I'm trying to understand your posts on this, which are interesting. I just
ported the HTTP cookie handling code from libwww-perl (and integrated it
into urllib2), and since I seem to have got into this HTTP business, I may
(eventually, not for a month or two) experiment with adding features to /
restructuring urllib2 & co.  Having read the original thread (your posts,
at least), I still think we are (mostly) agreeing violently.  If not,
apologies for my slowness.

[quotes pasted from several different postings, all by Dave]
> If there's some division of the feature set (base protocol and higher
> level) it would make sense for the two modules to be httpcore and
> httplib (or something) with urllib built on top.

OK, my main point here: the code is already structured like this; the only
difference between your view of how it should be and how it actually is is
that the conceptual units you would like to label httplib and urllib
happen to live in the same module in the current implementation:

httpcore --> httplib
httplib --> urllib2.AbstractHTTPHandler (which is missing features)
urllib --> urllib2.OpenerDirector, urllib2.build_opener, urllib2.urlopen

But from your last post, it seems I may have completely misunderstood.
Perhaps part of your point is simply that the division into modules should
better reflect the conceptual structure?  The current organisation may (or
may not) have been a mistake, but it's not a significant enough mistake to
warrant reorganisation, is it?

> That's fine, but why would so much useful http-specific knowledge live
> outside of an http-specific module?

Because it's possible to separate out the very basic, minimal HTTP stuff
into httplib, it was the right decision to do so, from an implementation
point of view.  From a use point of view, since HTTP is stateless, it's
always possible to get at the httplib.HTTP interface even when using
urllib2 (I guess that's false for HTTP 1.1, though, which hadn't occurred
to me until you pointed it out).  Are we agreed on this?

A particular example you raised:

> Ok, maybe I'm just not understanding how httplib/urllib/urllib2 work
> together. For example, what is the correct way to do a HTTP HEAD
> request that follows redirects? It's not hard, but it's silly to have
> to code it yourself if somebody already did the work for you. Well,
> httplib doesn't know how to follow an HTTP redirect, but lo and
> behold, urllib does.

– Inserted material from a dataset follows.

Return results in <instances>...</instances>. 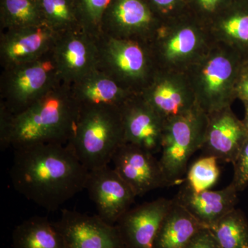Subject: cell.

Unfortunately, there's no way to use it because
> in this case because urllib is for opening URLs (the GET is hardcoded
> and not easily overridable).

We agree on the problem here.  However, I don't see why the basic
architecture of urllib2 is wrong here.  HTTPRedirectHandler can be used
entirely separately from the OpenerDirector machinery, and is documented
in the std. lib. docs.  You are of course right in saying that it fails
completely to handle HEAD requests and cookies, for example.  *However*,
this only has the undesirable effect of punting you back to httplib (which
I think we're agreed is the problem we're discussing here) if you happen
to think that that'll be less work than modifying HTTPRedirectHandler,
which is an almost entirely self-contained class.  Obviously, it would be
better if this job were done once and for all in the proper manner, by
fixing HTTPRedirectHandler to handle HEAD methods (assuming that HEAD
methods are supposed to get redirected), but the architecture is all there
-- we would just have to use the Request object to see if we're doing a
HEAD or a POST, and act accordingly.

To reiterate, the framework is there, the code isn't.

Interested in any more ideas you may have -- the more concrete, the
better!

John